Ils s’étonnent par exemple que le musée, fidèle à une position progressiste, n’ait pas mentionné la vie des 1 700 otages sauvés et leurs familles dans l’opération militaire. De même « cette présentation tendancieuse soutenue par le ministre de tutelle du musée, par rapport aux décisions d’un gouvernement d’envoyer, à l’époque, des troupes pour des opérations aussi délicates et puis se déjuger 50 ans après ne démontre pas vraiment une dimension d’homme d’Etat », estime un proche du dossier qui souhaite garder l’anonymat. « Les populations civiles congolaises, premières victimes de cette rébellion, apprécieront également la grande attention portée par les responsables du musée sur leur sort, les victimes se comptant en dizaines de milliers, en particulier parmi les classes des cadres et intellectuels dont le Congo avait si cruellement besoin à cette époque. »

Un journaliste congolais s’en félicite

Paradoxalement, c’est en provenance du Congo qu’un journaliste, Nicaise Kibel’Bel Oka, semble prendre parti pour les paras belges. Directeur du journal Les Coulisses et du Centre d’études et recherches géopolitiques de l’est du Congo (CERGEC), M. Kibel’Bel Oka souligne : « Le plus surréaliste dans cette affaire, comme on peut le constater, est que les branches de l’État en Belgique s’empoignent.

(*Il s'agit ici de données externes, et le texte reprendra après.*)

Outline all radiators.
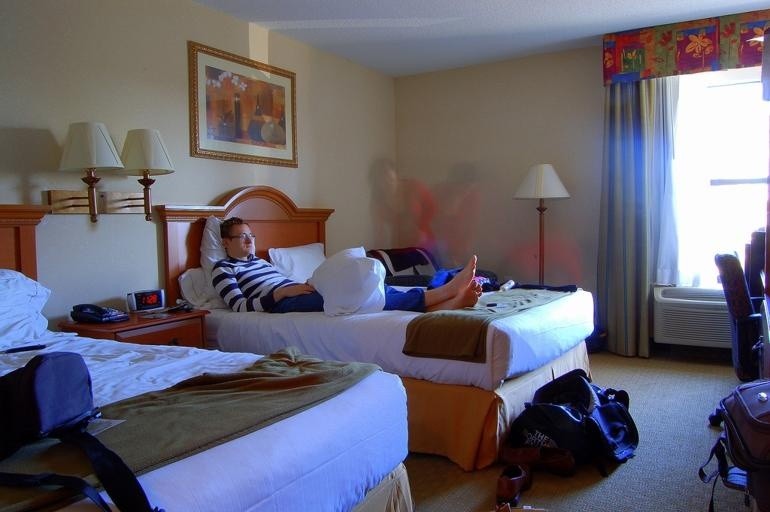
[653,283,732,349]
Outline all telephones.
[70,304,128,323]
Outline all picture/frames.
[187,39,299,169]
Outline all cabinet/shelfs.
[758,270,770,380]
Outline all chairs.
[715,253,764,383]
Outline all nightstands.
[56,307,212,350]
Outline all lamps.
[48,122,175,223]
[512,163,572,286]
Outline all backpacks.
[428,267,500,293]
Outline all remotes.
[7,344,46,353]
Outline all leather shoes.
[496,462,538,506]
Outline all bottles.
[498,280,516,292]
[234,93,285,143]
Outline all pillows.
[177,266,228,311]
[199,215,256,300]
[307,246,387,316]
[267,242,326,283]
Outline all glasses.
[223,233,255,240]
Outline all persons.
[209,215,482,314]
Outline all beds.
[154,185,595,473]
[0,202,417,512]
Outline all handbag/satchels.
[503,368,639,470]
[1,350,164,512]
[719,377,770,472]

Les para-commandos belges attaquent l’État belge en justice. Et l’État est condamné par la justice belge. Le ridicule qu’on pouvait éviter. Heureusement que le ridicule ne tue pas. On ne juge pas le passé sans le conceptualiser. Le Musée [d’Afrique centrale] a voulu juger l’histoire et le juge l’a remis à sa place, avec une décision qui respecte l’histoire en la remettant à son vrai endroit et au temps de son déroulement. Cette décision a été accueillie, au-delà de ce qui apparaît comme une victoire, avec une grande joie et un soulagement par les associations des para-commandos belges au moment où certains mouvements antiracistes et anticoloniaux brossant un tableau sombre de la colonisation posent des actes de vandalisme des statues (les déboulonneurs) dans une volonté avérée de réécrire l’histoire coloniale sous l’angle criminel (…) »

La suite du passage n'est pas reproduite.